* **REQUIRED WORK**
Reproduce the entries verbatim, beginning with the line that contains "What measure of" and continuing through the final line of the entries.

* **DATA FOR PROCESSING**

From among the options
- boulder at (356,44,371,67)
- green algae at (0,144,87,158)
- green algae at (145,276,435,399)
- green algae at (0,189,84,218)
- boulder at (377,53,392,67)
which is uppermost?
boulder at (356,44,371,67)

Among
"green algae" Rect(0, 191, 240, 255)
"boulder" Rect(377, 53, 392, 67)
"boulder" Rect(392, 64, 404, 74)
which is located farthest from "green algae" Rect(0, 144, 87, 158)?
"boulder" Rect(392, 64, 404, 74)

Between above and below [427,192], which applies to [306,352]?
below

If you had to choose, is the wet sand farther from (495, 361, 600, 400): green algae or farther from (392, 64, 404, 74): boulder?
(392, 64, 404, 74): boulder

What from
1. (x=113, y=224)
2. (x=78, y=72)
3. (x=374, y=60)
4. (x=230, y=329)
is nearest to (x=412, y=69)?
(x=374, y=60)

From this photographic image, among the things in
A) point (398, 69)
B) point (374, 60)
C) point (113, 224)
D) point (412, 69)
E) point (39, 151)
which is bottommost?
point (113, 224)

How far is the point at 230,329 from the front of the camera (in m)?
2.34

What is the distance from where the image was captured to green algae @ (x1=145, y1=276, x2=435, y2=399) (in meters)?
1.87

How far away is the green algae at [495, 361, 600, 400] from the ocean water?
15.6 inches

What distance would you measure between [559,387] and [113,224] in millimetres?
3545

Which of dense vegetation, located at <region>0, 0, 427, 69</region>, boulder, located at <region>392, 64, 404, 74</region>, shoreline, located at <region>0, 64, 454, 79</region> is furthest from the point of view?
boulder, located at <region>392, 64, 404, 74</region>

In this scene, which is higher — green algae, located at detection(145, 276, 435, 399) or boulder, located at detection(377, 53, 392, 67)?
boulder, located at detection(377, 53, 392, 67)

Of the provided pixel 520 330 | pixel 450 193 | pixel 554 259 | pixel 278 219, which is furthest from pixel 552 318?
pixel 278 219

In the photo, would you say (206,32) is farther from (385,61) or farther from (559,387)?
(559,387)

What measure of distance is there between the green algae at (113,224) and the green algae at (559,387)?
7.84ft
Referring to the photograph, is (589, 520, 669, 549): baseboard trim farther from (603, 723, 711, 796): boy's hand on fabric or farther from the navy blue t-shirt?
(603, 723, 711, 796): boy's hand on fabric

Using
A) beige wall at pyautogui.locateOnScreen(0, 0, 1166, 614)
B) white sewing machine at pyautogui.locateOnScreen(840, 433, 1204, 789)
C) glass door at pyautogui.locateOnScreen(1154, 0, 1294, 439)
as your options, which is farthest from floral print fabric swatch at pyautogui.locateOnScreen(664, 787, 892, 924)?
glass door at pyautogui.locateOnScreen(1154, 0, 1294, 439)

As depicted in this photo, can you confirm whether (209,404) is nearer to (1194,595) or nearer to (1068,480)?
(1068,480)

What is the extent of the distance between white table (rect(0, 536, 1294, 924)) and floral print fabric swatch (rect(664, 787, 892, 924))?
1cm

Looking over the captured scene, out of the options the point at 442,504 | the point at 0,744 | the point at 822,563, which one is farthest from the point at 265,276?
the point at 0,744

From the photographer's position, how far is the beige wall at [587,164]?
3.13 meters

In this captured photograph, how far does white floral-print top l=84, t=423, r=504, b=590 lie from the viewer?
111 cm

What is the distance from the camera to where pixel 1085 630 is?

* **THE SOLUTION**
What measure of distance is there between the green algae at (113,224) and the green algae at (559,387)?
7.84ft
Referring to the photograph, is (589, 520, 669, 549): baseboard trim farther from (603, 723, 711, 796): boy's hand on fabric or farther from the navy blue t-shirt?
(603, 723, 711, 796): boy's hand on fabric

Using
A) beige wall at pyautogui.locateOnScreen(0, 0, 1166, 614)
B) white sewing machine at pyautogui.locateOnScreen(840, 433, 1204, 789)
C) glass door at pyautogui.locateOnScreen(1154, 0, 1294, 439)
as your options, which is farthest from floral print fabric swatch at pyautogui.locateOnScreen(664, 787, 892, 924)?
glass door at pyautogui.locateOnScreen(1154, 0, 1294, 439)

As depicted in this photo, can you confirm whether (209,404) is nearer to (1194,595) or nearer to (1068,480)?
(1068,480)

What is the extent of the distance between white table (rect(0, 536, 1294, 924)) and floral print fabric swatch (rect(664, 787, 892, 924))?
1cm

Looking over the captured scene, out of the options the point at 442,504 | the point at 0,744 | the point at 822,563, which one is farthest from the point at 265,276?
the point at 0,744

From the photographer's position, how far is the beige wall at [587,164]?
3.13 meters

In this captured photograph, how far does white floral-print top l=84, t=423, r=504, b=590 lie from the viewer?
111 cm

What is the distance from the camera to where pixel 1085 630 is?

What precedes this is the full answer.